*EDIT* Did you just cite a twitter post that links to some dudes blog as if it were a reliable source of medical information?
* EDIT to the EDIT * Did you notice that this dudes blog is PAID, and requires a subscription to access?
Some dude? Really?
"Sir David John Spiegelhalter OBE FRS [..] is a British statistician and a Fellow of Churchill College, Cambridge. From 2007 to 2018 he was Winton Professor of the Public Understanding of Risk in the Statistical Laboratory at the University of Cambridge [..] He is currently Chair of the Winton Centre for Risk and Evidence Communication in the Centre for Mathematical Sciences at Cambridge"[0] He was invited to join SAGE[1] in April 2020 as a "scientific expert"[2]
I'm afraid at this point I'm obliged to quote Keynes: "When the facts change, I change my mind - what do you do, sir?"
[0] https://en.wikipedia.org/wiki/David_Spiegelhalter [1] https://www.gov.uk/government/organisations/scientific-advis... [2] https://assets.publishing.service.gov.uk/media/5ed1327f86650...
> Note added 2nd May 2020. Some people seem to be interpreting this article as suggesting that COVID does not add to one’s normal risk. I should make it clear that I am suggesting that it roughly doubles your risk of dying this year.
The book is titled "Covid by Numbers: Making Sense of the Pandemic with Data". I've only skimmed it, but it seems to be well regarded.
I'm not sure that peer-reviewed research deserves to be put on a pedestal. I've worked in a research lab, I have a couple of [tedious and uninteresting] published papers. It's not a holy grail. We still employ humans to do this stuff, and they come with flaws. We also need funding for this stuff, and with it comes with warped incentives.

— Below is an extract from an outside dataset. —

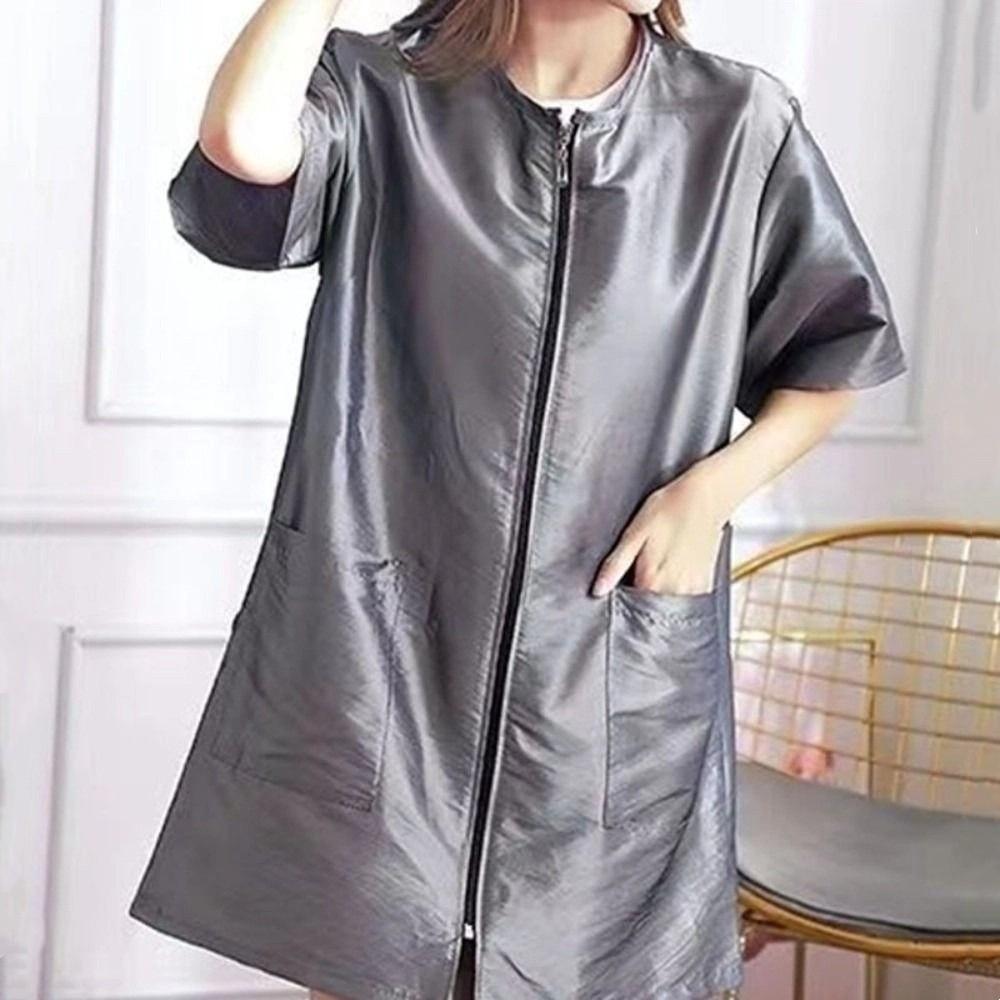 Uniforme Antiderrapante para Salão de Cabeleireiro Manga Curta/Longa Robe de Cabeleireiro para Higiene de Animais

> the first article you cite starts with the below disclaimer, which seems to refute your claim
Why would it refute the claim?
If you double a very tiny risk, to all intents and purposes it may still be "very tiny", and irrelevant compared to other more significant risks (such as the increased risk of dying due to not having been able to attend your screening appointment because all non-critical healthcare in your area has been cancelled to "save lives", while achieving the opposite).
We can and should trust doctors at an individual level, but at planet scale we need to listen to statisticians too. That didn't happen during the pandemic.
It's pretty unfortunate if a "cure" ends up killing more people than the disease... and yes, there were people mentioning this concern already in early 2020, but apparently no-one was listening:
"A fierce debate is under way between those who believe that the current lockdowns in place across much of the world are an overreaction, and those who believe it would be barbaric to do anything other than try to avoid as many coronavirus deaths as possible. Those in the first camp [..] point out things like [..] the collateral damage from the lockdowns will end up causing more harm than coronavirus itself; and that the amount of money we are effectively spending on saving each life is completely out of whack with what we would normally consider reasonable."